
    “A high ceiling will also allow a longer period of time before smoke affects horses,” says Smith, who stresses the importance of good ventilation through windows, roof vents and low-melting point plastic sheets to lessen the impact of smoke and toxic gases. “And wherever possible divide the stables into different sections every two or three stalls, with concrete block partitions all the way up to the roof,” adds Paviour.

    Effective fire protection depends on choosing the right materials for stabling, and people have to broker a compromise over safety, cost and their horses’ comfort. Looking at it purely from a prevention viewpoint, brick or stone buildings are the safest bet because they are fire-resistant. This is great if the property has masonry outbuildings suitable for conversion, but if it doesn’t having a yard purpose-built can be expensive and sometimes a planning nightmare.

    “Brick and stone are up to 50% more expensive than timber,” warns agri-equestrian design consultant David Wood. “I tend to use a combination of materials that are either non-combustible or with a high melting point. Depending on the type of yard, you could have brick so high and timber above. In American barns, I’d use concrete blocks up to a certain height with internal plywood lining and external horizontal boarding.”

    Most people, however, go for timber stables because they are practical and affordable. In this case, it is best to treat the wood with fire-retardants. This allows it to withstand the flames longer. Choose the product with care because some fire retardants may wash out in very damp conditions — in a washroom, for example or if a stable door is washed often — and others may be noxious to horses.

    “And read the can for other wood treatments because some may accelerate fire,” warns Smith.

    As for the bedding: “Rubber mats are best because they reduce the potential for serious fire,” says Paviour.

    Another useful trick that can easily be applied to existing facilities is to create a firebreak by clearing the area immediately around the stables of trees, grass, shrubbery and any flammable refuse.

    “Gorse burns at 2 times its height, so flames from a 5ft gorse bush will reach 12ft high. Something 10ft away will be scorched and may burn, so leave 10-15ft gap as a firebreak,” says Smith.

    Neglecting less visible features of a yard, such as wiring, is easy — but dangerous. Fehler cites electrical problems as the second most common cause of fires after smoking. “A well maintained property is less likely to catch fire,” he says.

    Wiring must be adequate for the number and nature of appliances used in the yard, which should in any case be kept to the bare minimum. If the fittings are old, they must be checked by a professional electrician and replaced where necessary.

    “Protect wires. Keep them away from horses and put them in a metal conduit if you can’t,” urges Wood. “The same applies with lighting, which should be protected and kept well out of the way of horses because they could kick it or bite it.”

_DATA_.
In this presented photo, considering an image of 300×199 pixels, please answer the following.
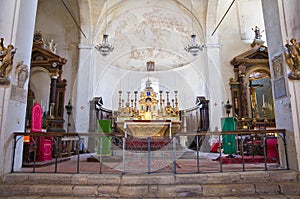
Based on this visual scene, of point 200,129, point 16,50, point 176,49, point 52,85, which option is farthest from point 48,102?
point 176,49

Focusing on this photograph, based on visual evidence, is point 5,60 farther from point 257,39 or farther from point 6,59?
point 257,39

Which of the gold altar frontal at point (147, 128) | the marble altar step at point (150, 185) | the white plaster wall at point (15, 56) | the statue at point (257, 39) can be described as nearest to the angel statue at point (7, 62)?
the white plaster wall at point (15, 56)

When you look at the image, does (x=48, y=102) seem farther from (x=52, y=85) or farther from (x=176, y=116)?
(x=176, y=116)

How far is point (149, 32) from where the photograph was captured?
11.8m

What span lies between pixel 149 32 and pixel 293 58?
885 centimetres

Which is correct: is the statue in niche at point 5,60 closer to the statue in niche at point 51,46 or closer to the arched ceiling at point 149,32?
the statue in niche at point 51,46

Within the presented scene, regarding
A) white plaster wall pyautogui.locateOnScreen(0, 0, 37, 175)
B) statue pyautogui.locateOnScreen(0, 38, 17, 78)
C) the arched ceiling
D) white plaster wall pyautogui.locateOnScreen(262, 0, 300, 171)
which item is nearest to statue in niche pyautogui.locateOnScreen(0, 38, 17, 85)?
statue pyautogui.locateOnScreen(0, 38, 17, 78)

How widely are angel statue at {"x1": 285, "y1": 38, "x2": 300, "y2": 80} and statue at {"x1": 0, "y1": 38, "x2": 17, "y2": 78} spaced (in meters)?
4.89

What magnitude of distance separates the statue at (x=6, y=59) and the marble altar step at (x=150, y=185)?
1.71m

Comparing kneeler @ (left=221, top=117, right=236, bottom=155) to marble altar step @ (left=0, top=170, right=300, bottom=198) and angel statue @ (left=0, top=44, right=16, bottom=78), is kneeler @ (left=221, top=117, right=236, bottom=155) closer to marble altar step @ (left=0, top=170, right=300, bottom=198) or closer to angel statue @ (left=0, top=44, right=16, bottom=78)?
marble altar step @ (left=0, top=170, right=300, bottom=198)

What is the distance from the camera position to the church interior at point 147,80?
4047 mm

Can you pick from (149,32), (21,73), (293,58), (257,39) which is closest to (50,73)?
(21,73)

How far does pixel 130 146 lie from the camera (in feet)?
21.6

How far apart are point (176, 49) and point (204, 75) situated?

_EXERCISE DIRECTIONS_. Rewrite the part of the stable fire safety text starting at "Effective fire protection" and ending at "a planning nightmare.", changing "fire-resistant" to "fireproof". Work only from the stable fire safety text, not the records.

_PROBLEM SOLUTION_.
Effective fire protection depends on choosing the right materials for stabling, and people have to broker a compromise over safety, cost and their horses’ comfort. Looking at it purely from a prevention viewpoint, brick or stone buildings are the safest bet because they are fireproof. This is great if the property has masonry outbuildings suitable for conversion, but if it doesn’t having a yard purpose-built can be expensive and sometimes a planning nightmare.